Data Mining

Graph-based Features for Supervised Link Prediction

Apr 24th, 2013 by Santosh

Actual Paper: http://www.islab.ntua.gr/attachments/article/63/06033365.pdf

Link predictions is done as a classification problem for a competition. 94 features were calculated and they are given as input for Random forests for classification. ROC is used for evaluation.

Study of network dynamics has numerous applications like marketers use it to recommend products to a person based on his contacts. Graph representation allows to use power of existing graph theory to solve this problem. This paper deals each edge as friendship and node as user. (In our project, each node is photo and edge is relationship between them.).

This problem is classification where prediction is find if link exists or not, but in real world it would be, which node has more probability of creating links with others and with which other nodes it has more probability of creating links.

In this paper, different similarity scores are considered as features. Scores should be normalized to a common scale wherever possible.

Instead of using the entire graph at once, sub-graphs are used to find prediction for a pair of nodes. A Sub graph for a pair of nodes is created by considering the neighbor nodes of those two nodes and constructing a graph with edges between such nodes. This can be done at different levels.

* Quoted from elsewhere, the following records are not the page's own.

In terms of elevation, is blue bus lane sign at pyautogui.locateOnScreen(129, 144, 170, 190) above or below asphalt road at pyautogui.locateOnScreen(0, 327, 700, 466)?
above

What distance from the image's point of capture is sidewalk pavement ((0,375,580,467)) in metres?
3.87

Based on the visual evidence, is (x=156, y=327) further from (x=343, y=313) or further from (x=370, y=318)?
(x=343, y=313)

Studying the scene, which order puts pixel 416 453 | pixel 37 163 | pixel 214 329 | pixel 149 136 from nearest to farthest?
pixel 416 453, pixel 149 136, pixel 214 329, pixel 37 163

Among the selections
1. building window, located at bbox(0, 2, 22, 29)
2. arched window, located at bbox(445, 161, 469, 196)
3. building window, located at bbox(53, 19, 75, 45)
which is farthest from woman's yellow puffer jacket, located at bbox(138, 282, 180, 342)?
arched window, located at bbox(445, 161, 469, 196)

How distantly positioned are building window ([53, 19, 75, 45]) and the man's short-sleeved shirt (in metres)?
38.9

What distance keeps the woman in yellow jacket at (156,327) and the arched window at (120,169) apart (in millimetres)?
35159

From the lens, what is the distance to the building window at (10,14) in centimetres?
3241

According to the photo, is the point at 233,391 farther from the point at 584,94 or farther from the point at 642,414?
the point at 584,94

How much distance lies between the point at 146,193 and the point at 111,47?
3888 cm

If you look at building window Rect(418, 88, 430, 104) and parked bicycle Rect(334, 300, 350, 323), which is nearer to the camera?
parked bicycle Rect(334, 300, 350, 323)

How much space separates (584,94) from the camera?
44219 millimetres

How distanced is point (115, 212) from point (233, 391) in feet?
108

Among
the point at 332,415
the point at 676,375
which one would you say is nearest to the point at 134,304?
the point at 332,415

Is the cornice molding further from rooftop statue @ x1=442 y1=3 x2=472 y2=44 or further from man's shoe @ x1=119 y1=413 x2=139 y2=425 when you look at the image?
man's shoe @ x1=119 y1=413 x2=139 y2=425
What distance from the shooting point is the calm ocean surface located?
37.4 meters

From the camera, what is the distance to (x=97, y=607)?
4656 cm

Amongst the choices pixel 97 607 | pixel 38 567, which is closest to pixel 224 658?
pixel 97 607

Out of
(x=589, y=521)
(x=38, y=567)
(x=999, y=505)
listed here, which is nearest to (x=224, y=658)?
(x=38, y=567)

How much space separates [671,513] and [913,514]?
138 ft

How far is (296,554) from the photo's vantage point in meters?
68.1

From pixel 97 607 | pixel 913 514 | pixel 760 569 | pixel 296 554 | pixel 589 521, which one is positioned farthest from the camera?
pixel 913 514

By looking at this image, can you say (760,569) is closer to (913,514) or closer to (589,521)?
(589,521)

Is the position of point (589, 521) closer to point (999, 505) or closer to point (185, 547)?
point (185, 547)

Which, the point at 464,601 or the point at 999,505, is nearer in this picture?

Score is calculated by considering top 10 related nodes of a node A, and then finding the intersection of those 10 nodes with the neighbour nodes of node B and calculating the sum of similarity of those intersection nodes and the node A. When there are fewer friends for a node, it is difficult to get proper semantics, so neighbour nodes are considered. But calculating the top 10 friends for Node A can be expensive.

Weights for edges between pair of nodes is calculated based on the degree of the nodes.
w = 1 / (sqrt(1+degree))

Using this weights, nearest neigbours were found.

ROC is used for evaluation.

Feasibilty, scalability and accuracy must be balanced.

Posted in Uncategorized | No Comments »

Scalable Proximity Estimation and Link Prediction in Online Social Networks

Apr 24th, 2013 by Santosh

Actual Paper: http://www.cs.utexas.edu/~yzhang/papers/osn-imc09.pdf

Estimating proximity between nodes in social networks is challenging due to size and dynamic nature of networks. Proximity measure is the central measure in analysis of social networks. Proximity sketching and Proximity embedding are proposed in this paper. They are demonstrated using Link Prediction problem on multiple networks.

Simplest proximity estimations are based on the information flow between the nodes, between neighbors of nodes. Katz Measure, Rooted Page Rank and Escape probability are used in this paper.

We’ve studied more on link prediction part of this paper as we are interested solving this problem for the purpose of our project.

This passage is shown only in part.